(WORK REQUIRED): Format every line of the entries below as a Markdown table with a "Row" column for the row number and a "Line" column for the line itself. Skip blank lines, and leave the pictures out of the table.

==============================

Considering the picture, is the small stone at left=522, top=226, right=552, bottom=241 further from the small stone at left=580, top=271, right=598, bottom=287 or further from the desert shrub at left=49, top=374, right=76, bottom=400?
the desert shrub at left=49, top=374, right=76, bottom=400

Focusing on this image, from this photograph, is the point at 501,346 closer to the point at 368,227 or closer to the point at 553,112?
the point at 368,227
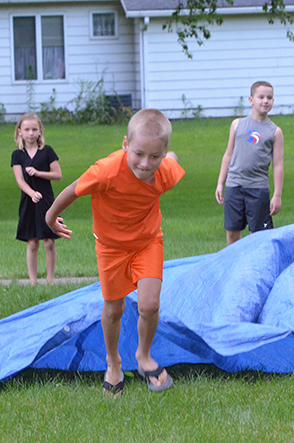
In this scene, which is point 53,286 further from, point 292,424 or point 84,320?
point 292,424

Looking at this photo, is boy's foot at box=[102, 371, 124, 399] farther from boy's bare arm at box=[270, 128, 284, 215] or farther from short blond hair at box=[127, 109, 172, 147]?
boy's bare arm at box=[270, 128, 284, 215]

==============================

(REPLY TO THE EXERCISE):
| Row | Line |
|---|---|
| 1 | Considering the picture, is the small stone at left=522, top=226, right=552, bottom=241 further from the small stone at left=580, top=271, right=598, bottom=287 or further from the desert shrub at left=49, top=374, right=76, bottom=400? |
| 2 | the desert shrub at left=49, top=374, right=76, bottom=400 |
| 3 | Focusing on this image, from this photograph, is the point at 501,346 closer to the point at 368,227 or closer to the point at 553,112? |
| 4 | the point at 368,227 |
| 5 | In this scene, which is point 53,286 further from, point 292,424 or point 84,320? |
| 6 | point 292,424 |
| 7 | Looking at this photo, is boy's foot at box=[102, 371, 124, 399] farther from boy's bare arm at box=[270, 128, 284, 215] or farther from short blond hair at box=[127, 109, 172, 147]? |
| 8 | boy's bare arm at box=[270, 128, 284, 215] |